Ich wünschte, ich könnte ihre Gedanken lesen und wäre, in der Lage zu sein, mit meinem Blick ihr Gehirn zu durchdringen und ihre Seele zu entkleiden. Alles, was ich tun konnte, war, durch ihre Augen ihre Melancholie, die Gelassenheit ihrer hasserfüllten Nostalgie, das freudige Juwel der Traurigkeit unserer Beziehung und alle ihre verborgenen Gedanken zu entdecken.

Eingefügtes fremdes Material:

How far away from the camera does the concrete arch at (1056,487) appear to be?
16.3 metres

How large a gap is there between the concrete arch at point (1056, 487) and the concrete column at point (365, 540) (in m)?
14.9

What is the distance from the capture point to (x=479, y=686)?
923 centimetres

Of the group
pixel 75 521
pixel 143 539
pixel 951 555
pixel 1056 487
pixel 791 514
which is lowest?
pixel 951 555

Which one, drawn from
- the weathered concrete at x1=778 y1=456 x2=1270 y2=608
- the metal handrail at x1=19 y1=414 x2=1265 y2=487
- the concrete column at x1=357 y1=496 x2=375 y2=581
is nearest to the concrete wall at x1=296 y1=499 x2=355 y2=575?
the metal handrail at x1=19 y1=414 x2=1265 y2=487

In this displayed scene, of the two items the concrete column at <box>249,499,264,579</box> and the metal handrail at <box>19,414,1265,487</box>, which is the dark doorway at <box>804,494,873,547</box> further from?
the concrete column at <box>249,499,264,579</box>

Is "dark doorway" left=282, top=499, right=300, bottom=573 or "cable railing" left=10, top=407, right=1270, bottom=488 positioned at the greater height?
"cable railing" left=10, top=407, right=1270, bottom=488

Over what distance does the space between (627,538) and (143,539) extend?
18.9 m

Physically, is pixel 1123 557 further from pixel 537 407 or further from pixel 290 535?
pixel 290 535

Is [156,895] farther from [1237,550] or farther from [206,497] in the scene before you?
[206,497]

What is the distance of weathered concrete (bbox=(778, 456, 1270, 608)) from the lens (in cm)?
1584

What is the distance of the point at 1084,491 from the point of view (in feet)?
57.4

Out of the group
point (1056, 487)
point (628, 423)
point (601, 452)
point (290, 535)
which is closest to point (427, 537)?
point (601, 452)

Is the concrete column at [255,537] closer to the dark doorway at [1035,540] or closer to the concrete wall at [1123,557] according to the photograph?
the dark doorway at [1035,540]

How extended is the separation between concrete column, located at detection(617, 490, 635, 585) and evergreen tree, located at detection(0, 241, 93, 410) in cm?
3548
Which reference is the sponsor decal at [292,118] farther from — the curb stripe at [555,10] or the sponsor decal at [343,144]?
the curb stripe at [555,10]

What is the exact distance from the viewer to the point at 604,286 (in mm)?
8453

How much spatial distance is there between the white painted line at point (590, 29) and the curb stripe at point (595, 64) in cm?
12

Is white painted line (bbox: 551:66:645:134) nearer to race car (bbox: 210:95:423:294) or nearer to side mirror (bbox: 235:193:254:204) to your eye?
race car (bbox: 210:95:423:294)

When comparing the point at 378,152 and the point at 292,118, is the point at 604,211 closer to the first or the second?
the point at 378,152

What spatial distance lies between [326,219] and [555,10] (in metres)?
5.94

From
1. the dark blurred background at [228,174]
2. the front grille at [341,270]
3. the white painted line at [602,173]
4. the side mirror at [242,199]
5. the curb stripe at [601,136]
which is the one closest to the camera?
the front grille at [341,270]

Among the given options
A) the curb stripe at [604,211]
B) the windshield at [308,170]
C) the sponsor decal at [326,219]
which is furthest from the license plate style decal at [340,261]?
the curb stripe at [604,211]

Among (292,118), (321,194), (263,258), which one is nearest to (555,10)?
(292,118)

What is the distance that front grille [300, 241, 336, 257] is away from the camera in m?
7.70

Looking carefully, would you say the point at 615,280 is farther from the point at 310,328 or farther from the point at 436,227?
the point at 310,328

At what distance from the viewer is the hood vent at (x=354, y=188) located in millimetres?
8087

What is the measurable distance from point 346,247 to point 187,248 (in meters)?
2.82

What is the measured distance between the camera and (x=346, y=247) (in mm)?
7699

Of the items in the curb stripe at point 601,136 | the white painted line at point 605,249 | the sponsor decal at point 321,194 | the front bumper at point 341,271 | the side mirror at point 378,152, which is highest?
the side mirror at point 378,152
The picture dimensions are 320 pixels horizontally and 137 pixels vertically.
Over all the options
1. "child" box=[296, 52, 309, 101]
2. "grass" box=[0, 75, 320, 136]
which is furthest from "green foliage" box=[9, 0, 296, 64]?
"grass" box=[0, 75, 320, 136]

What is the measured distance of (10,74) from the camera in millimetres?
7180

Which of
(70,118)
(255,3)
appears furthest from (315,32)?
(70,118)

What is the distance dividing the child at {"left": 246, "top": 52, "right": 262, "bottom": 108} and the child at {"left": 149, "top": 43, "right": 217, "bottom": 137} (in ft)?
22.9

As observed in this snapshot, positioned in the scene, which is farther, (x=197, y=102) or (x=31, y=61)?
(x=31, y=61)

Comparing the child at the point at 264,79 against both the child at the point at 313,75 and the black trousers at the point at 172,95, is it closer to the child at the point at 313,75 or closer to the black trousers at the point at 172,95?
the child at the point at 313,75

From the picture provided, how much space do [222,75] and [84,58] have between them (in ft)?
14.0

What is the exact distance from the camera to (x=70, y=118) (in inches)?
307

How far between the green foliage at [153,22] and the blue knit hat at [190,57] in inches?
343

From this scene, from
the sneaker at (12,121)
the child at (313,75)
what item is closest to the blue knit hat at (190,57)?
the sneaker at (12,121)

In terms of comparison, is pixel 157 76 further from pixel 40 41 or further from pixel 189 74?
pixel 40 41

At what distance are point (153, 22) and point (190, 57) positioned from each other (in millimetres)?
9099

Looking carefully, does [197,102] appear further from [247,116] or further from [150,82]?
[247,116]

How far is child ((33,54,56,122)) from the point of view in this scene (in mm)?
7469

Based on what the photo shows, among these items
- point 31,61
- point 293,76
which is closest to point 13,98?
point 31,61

Die Sinnlichkeit der Beziehung erzeugte sensible Lustzustände. Ich gehen davon aus, dass sie diese Momente hätte fortsetzen wollen, aber nichts ist dauerhaft. Sowohl die inneren Gefühle als auch die äußere Welt entwickeln sich ständig weiter. Die Metamorphose des Körpers ist im Einklang mit der Entwicklung des Wissens, so wie sich auch das Universum selbst verändert. Es ist die ständige Flucht vor der Kürze des Augenblicks: der Panta-Rei von Heraklit. In diesem Moment schien es mir dass sich alles ändert, außer der perfekten Kontinuität des Wandels. Die Welt selber ist eine unveränderliche Grösse aber nicht unsere Gefühle.

Wir waren in Zimmer 34 des Rodamon Riad Hotels in Marrakesch. Ich sah ihr immer wieder direkt in die Augen. Sie, passiv, gaben mir ihren Glanz. Aus dem Raum konnten wir das Geräusch von Quellwasser ganz in der Nähe unseres Zimmers und das Rauschen des Lebens draußen hören. Als ich in ihre Augen sah, dachte ich einen Moment darüber nach ihr zu sagen “ich liebe dich“, aber ich sagte es nicht, weil sie wusste dass die Liebe immer relativ ist. Es gibt keine absolute Liebe. Ich dachte, sie würde genauso denken wie ich. Ich versetzte mich fiktiv in ihre Lage und dachte: wenn ich jemanden finden würde, der mich so liebt wie du mich, könnte ich eine Wahl haben. Man muss immer einer offenen Tür haben.

Sobald wir aus der Badewanne steigen, dachte ich, werden wir uns im Bett lieben.